ISCA Archive Interspeech 2015
ISCA Archive Interspeech 2015

Using tilt for automatic emphasis detection with Bayesian networks

Yishuang Ning, Zhiyong Wu, Xiaoyan Lou, Helen Meng, Jia Jia, Lianhong Cai

This paper proposes a new framework for emphasis detection from natural speech, where emphasis refers to a word or part of a word perceived as standing out from its surrounding words. Labeling emphatic words from speech recordings plays a significant role not only in human-computer interactions, but also in building speech corpus for expressive speech synthesis. Many previous researches use the global features to train their models, neglecting the efficiency of the local ones. In this paper, we introduce the tilt parameters which correspond to the phonetic prominence of an intonation event to our task.

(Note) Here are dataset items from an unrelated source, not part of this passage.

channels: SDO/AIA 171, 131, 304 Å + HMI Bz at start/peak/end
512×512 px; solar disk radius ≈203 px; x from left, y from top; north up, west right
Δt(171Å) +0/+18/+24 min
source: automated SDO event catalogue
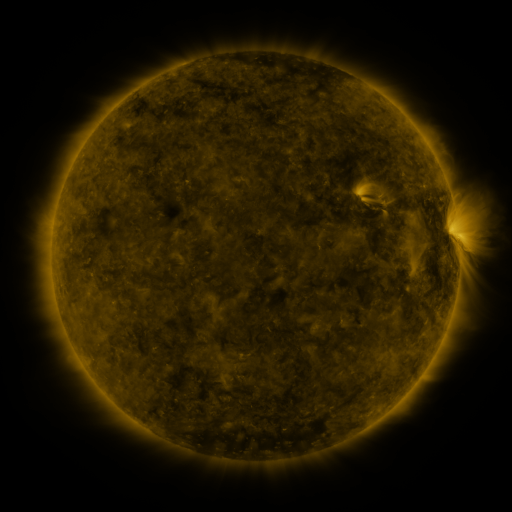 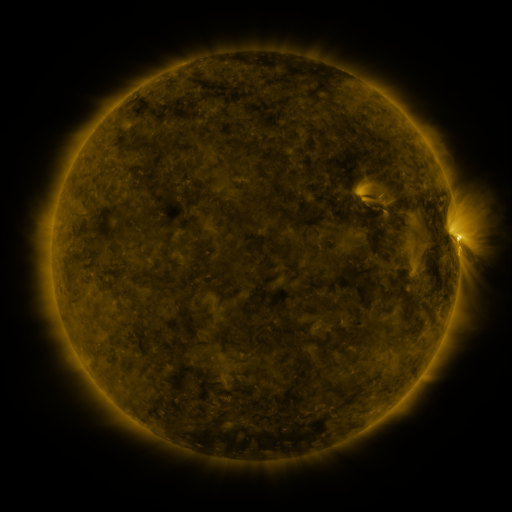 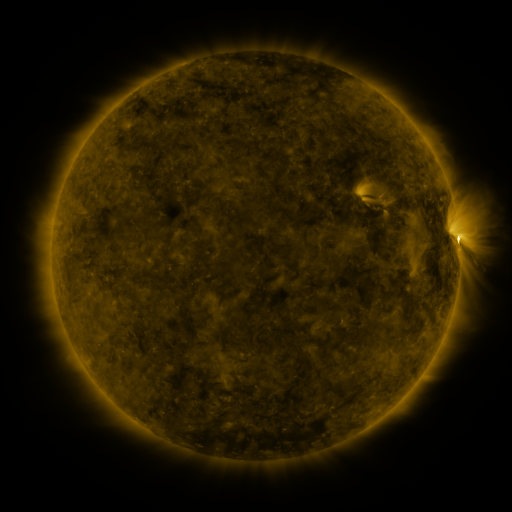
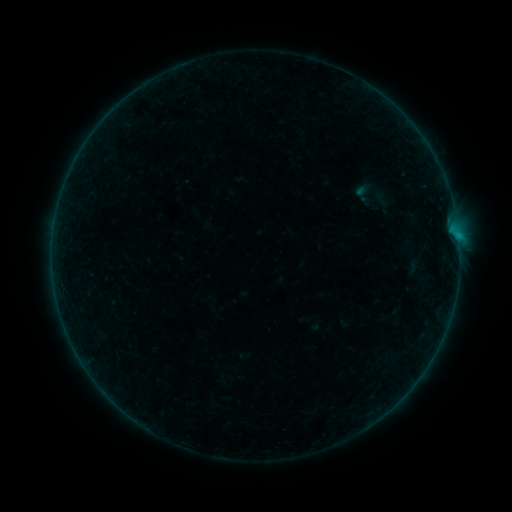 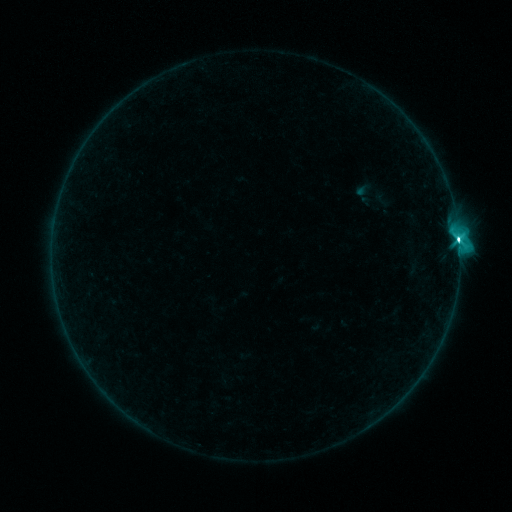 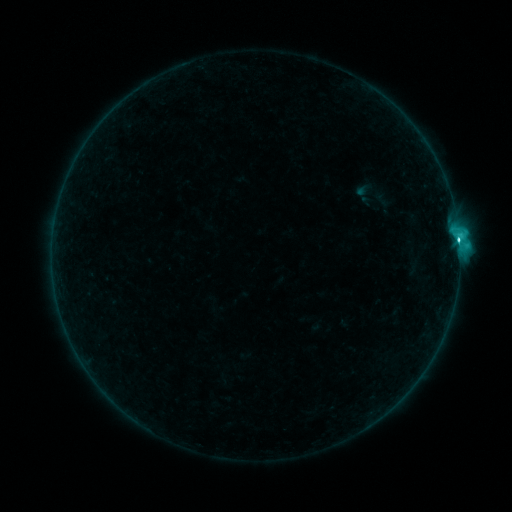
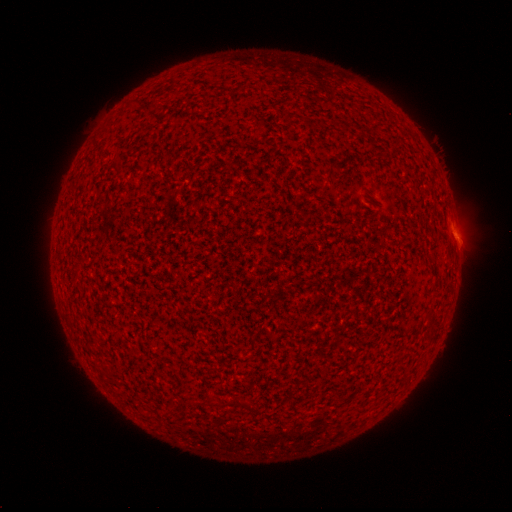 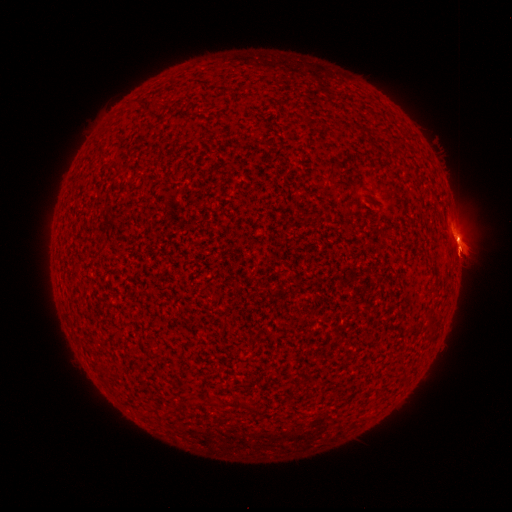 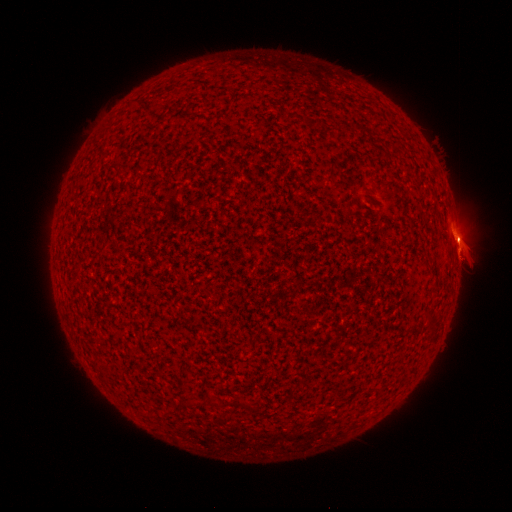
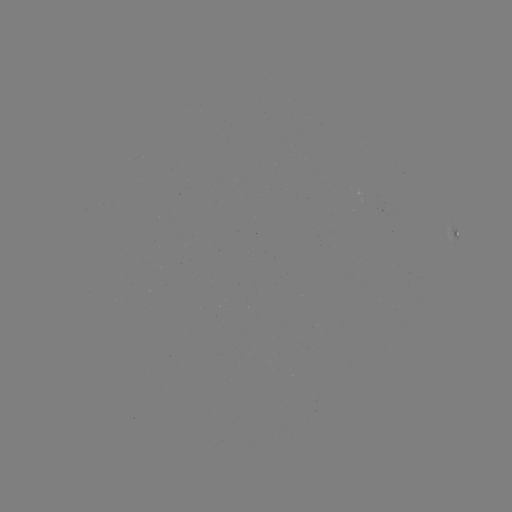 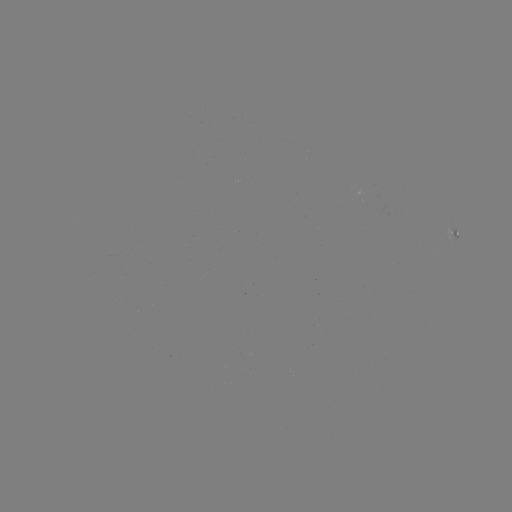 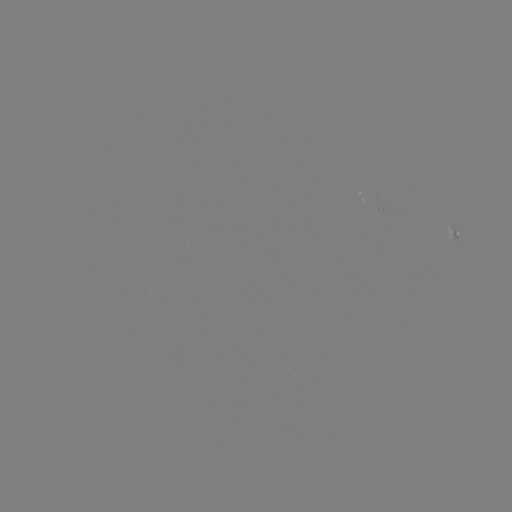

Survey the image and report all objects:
C5.2 flare: (457, 240)
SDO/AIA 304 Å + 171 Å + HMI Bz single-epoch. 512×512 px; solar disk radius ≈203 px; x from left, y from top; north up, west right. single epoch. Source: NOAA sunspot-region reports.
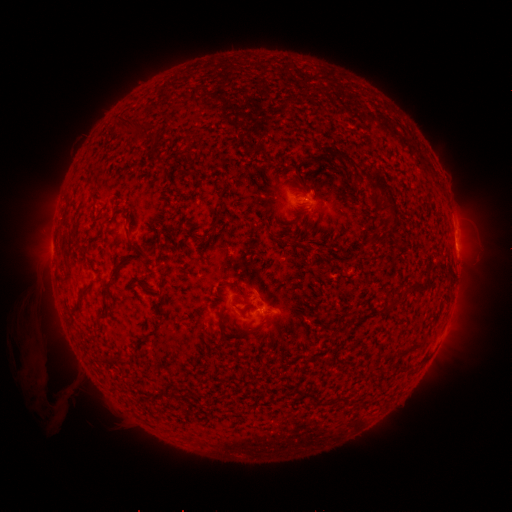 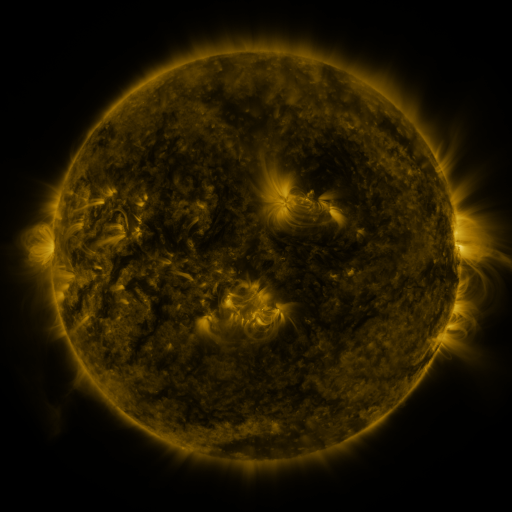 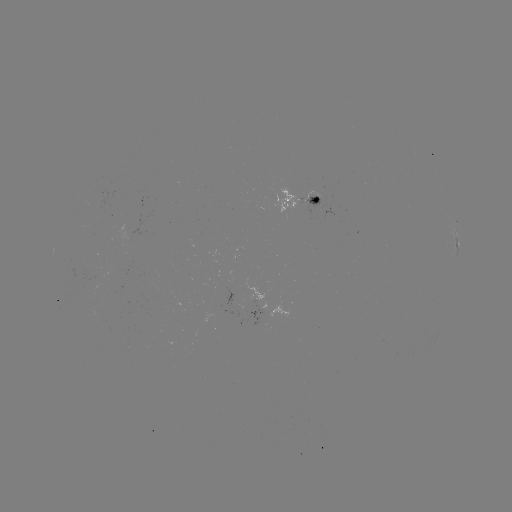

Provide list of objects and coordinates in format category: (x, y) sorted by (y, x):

Besides, traditional approaches such as emphasis detection with support vector machines (SVMs) neglect the correlations between features, thus degrading the accuracy of emphasis detection. In this paper, we use Bayesian networks (BNs) which consider the dependency between features as detector. Experimental results demonstrate that BNs outperform the baseline and SVMs for the task. Specifically, by combining the tilt feature with the traditional segmental features and semitone, the proposed method yields an 11.6% improvement in emphasis detection accuracy as compared with the baseline and 2.2%-3.1% improvement with other feature combinations.